As estudantes, no entanto, reclamam da falta de uma ação efetiva por parte da direção ao longo do tempo e criticam a postura de alguns professores que chegaram a minimizar os casos em sala de aula, e a criticar o manifesto dos alunos.

“Assédios morais são vistos como ‘brincadeiras’ e ‘piadas’ na escola. Só começou a ser incômodo quando partiu para assédio de maneira física. No ato que teve há algumas semanas atrás, houve relato de toque físico, onde o assediador, ao cumprimentar, descia a mão para as genitálias das garotas. Toques estranhos são recorrentes nos relatos”, narrou uma adolescente.

“No dia do ato, professores se negaram a apoiar, e passaram o conteúdo da mesma maneira. A postura de uma delas foi que ‘devemos aprender a perdoar’. Outro professor se referiu ao ato como ‘bagunça’ e disse que isso mancharia a visão das pessoas sobre o lugar que ele trabalha”, completou.

As meninas também dizem temer por sua segurança dado o convívio com os meninos envolvidos nos casos e relatam que, frequentemente se sentem intimidadas por ‘piadas’ sexistas. “Piadinhas do tipo ‘mulher é igual carro, a gente só pega pra passar a mão'”, relatou a estudante vítima de assédio.

“Não podemos desconsiderar o que aconteceu em Suzano”

Para o conselheiro do IFSP no segmento discente, Clayton Lima da Silva, também aluno do campus, os casos que vieram à tona na unidade apontam para um problema estrutural da sociedade.

“A questão do machismo não é exclusiva do campus, é uma questão posta na sociedade e que, invariavelmente vai passar pela estrutura educacional”, avalia. Em sua análise, o instituto mantem uma estrutura favorável a discussões sobre temas como gênero, sexualidade, raça e classe, para tentar mitigar, no sistema educacional, as distorções ainda encontradas fora dos muros da instituição.

“Acho que a grande questão é se solidarizar com todo mundo envolvido, para que a gente tenha um espaço melhor daqui pra frente”, pondera. O conselheiro, no entanto, não deixou de se alertar diante a ameaça promovida contra a unidade. “Não podemos desconsiderar o passado recente, o que aconteceu em Suzano”. [Em 2019, dois ex-alunos abriram fogo na Escola Estadual Professor Raul Brasil, levando à morte cinco estudantes e duas funcionárias da escola”.

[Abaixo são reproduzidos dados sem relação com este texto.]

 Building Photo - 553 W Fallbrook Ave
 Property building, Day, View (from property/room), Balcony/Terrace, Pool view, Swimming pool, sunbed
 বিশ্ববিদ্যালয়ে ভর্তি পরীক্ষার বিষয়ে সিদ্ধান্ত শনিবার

Para Kátia Regina Molina, mãe de um estudante do Ensino Médio, o tema deve sensibilizar todas as famílias, para além das vítimas e supostos envolvidos, motivo pelo qual ela tem se mobilizado para criar uma comissão de diálogo permanente com o instituto.

“Estamos diante de um tema sério que é a violência contra a mulher, as meninas têm o direito de serem ouvidas. Eu tenho visto movimentos semelhantes de massacre em outras escolas, a gente tem que entender que há pessoas que tiram proveito de situações. O mês de agosto é o mês de falar da proteção à mulher, e vejo que este episódio acabou tirando o foco de um tema super importante”, avalia.

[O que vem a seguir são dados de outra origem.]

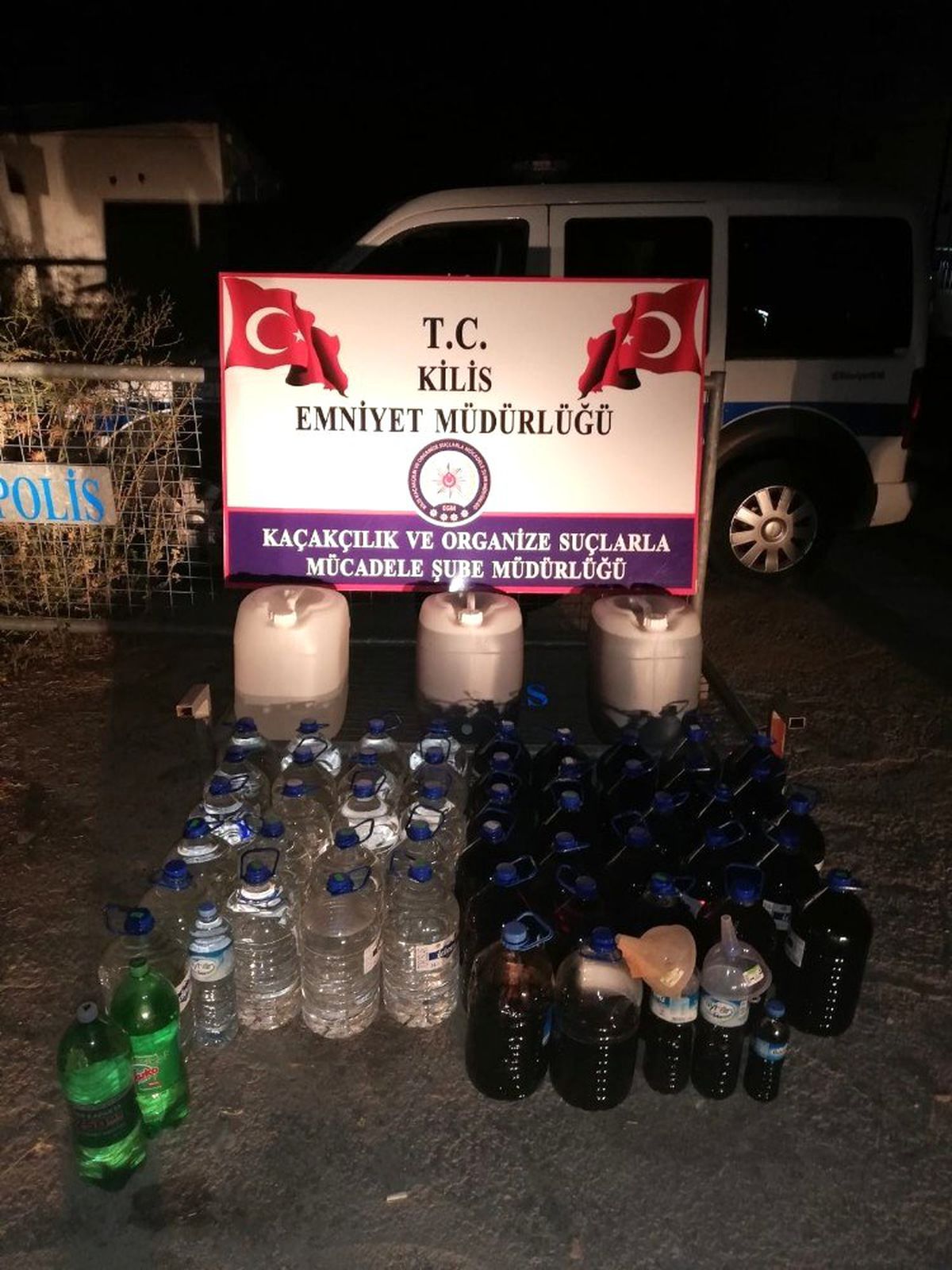 Kilis\'te kaçak içki operasyonu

A mãe defende que a comunidade escolar adote uma postura em prol do diálogo e evite extremismos. “Vejo muitos familiares nervosos, dizendo que os filhos não voltam mais à instituição. Não se trata disso. A escola é séria, tomou as medidas cabíveis. Agora também acho que nós, pais, precisamos refletir sobre a educação de nossos filhos para evitar esse tipo de situação”, avalia, ao também considerar que o fato dos alunos terem ficado sem convivência, durante os piores momento da pandemia, tensionam ainda mais os espaços escolares.